This op-ed was originally published in the Washington Post on April 24, 2020.

Recently, governors in Virginia, New York, California, Florida and other states announced proudly that people being held in prison were being tasked to make products to help address shortages brought on by the government's failure to prepare for or respond quickly to the novel coronavirus public health crisis.

In Virginia, people in our prisons are being tasked with manufacturing masks for themselves and Virginia Department of Corrections (VDOC) staff to help keep the coronavirus out of the more than 40 state correctional facilities that are at highest risk during the current public health crisis. These masks are being made at Virginia Correctional Enterprises (VCE) plants that are part of a revenue-producing program in which incarcerated people are paid little to produce profits that benefit taxpayers.

The ACLU of Virginia joins the call to end the exploitation of the labor of people living in prisons. Not everything that may be legal is right.

Slavery and involuntary servitude were abolished by the 13th Amendment when it was ratified in 1865. This is among the most expansive amendments, as it is enforceable against private parties, not just state actors. It also applies to all individuals – without respect to race, national origin or citizenship status - in the United States and its territories. What is little known or understood about the amendment, however, is that prison labor is argued to be an exception to the prohibition against slavery. The amendment explicitly preserves slavery or involuntary servitude as authorized "punishment of a crime."

Congress has broad authority under the amendment to eradicate the "badges and incidents of slavery." Because Congress failed to use this authority to address the inequities of Jim Crow and Reconstruction, discrimination rooted in our dark history has now become institutionalized in our criminal legal system.

Laws that criminalize poverty – ranging from loitering to panhandling – or drug use disproportionately affect communities of color, particularly when they are enforced with biased-based policing. Inequities in access to counsel, lack of opportunity to access bail, ballooning fines and fees and other systemic gaps that affect conviction and sentencing further exacerbate these disparities.

Today, Black people are overrepresented in the prison population. In Virginia, 58 percent of people in prisons are Black, despite comprising only 20 percent of the state's population. This problem will only grow worse, as the rate at which Black people are being admitted to prisons and jails is also skewed. The incarceration rate of Black people in Virginia is five times the rate of white people.

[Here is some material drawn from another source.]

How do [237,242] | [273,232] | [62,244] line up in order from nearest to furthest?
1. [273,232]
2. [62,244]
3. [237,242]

It is this disproportionately Black prison population that is providing the labor to make the masks to protect Department of Corrections staff and themselves from covid-19, the disease caused by the coronavirus. These individuals don't make the minimum wage or enjoy the workplace protections otherwise provided by law. Recent audits of VCE programs show that labor costs are about 10 percent of expenses and raise questions about the claimed benefits to people working in the programs. Whether the people are choosing to do this work or being forced to do so at risk of losing privileges or being disciplined is open to question. Not in question is that they are making these masks and other goods that are sold by the state at a significant profit, while being paid less than $1 an hour for their labor.

People who are incarcerated are an integral part of our communities. The individuals working in VCE businesses are not able to earn enough money for necessities, to pay restitution owed to victims or support their families in the community. Rather than allowing the pandemic to mask this inhumane practice, we should seize this opportunity to really see how their work is helping us to survive this crisis and take steps to ensure that people in prison are fairly treated and compensated.

The ACLU of Virginia joins the call to end the exploitation of the labor of people living in prisons. Not everything that may be legal is right. Every person who works while incarcerated should do so only willingly and in return for wages that are fair and just. These are times that call for us not to further exploit the people in prison for our purposes but to aspire to be our best selves and to work together to erase every last vestige of Jim Crow in Virginia, even if it costs Virginia taxpayers the profit from our prison industries.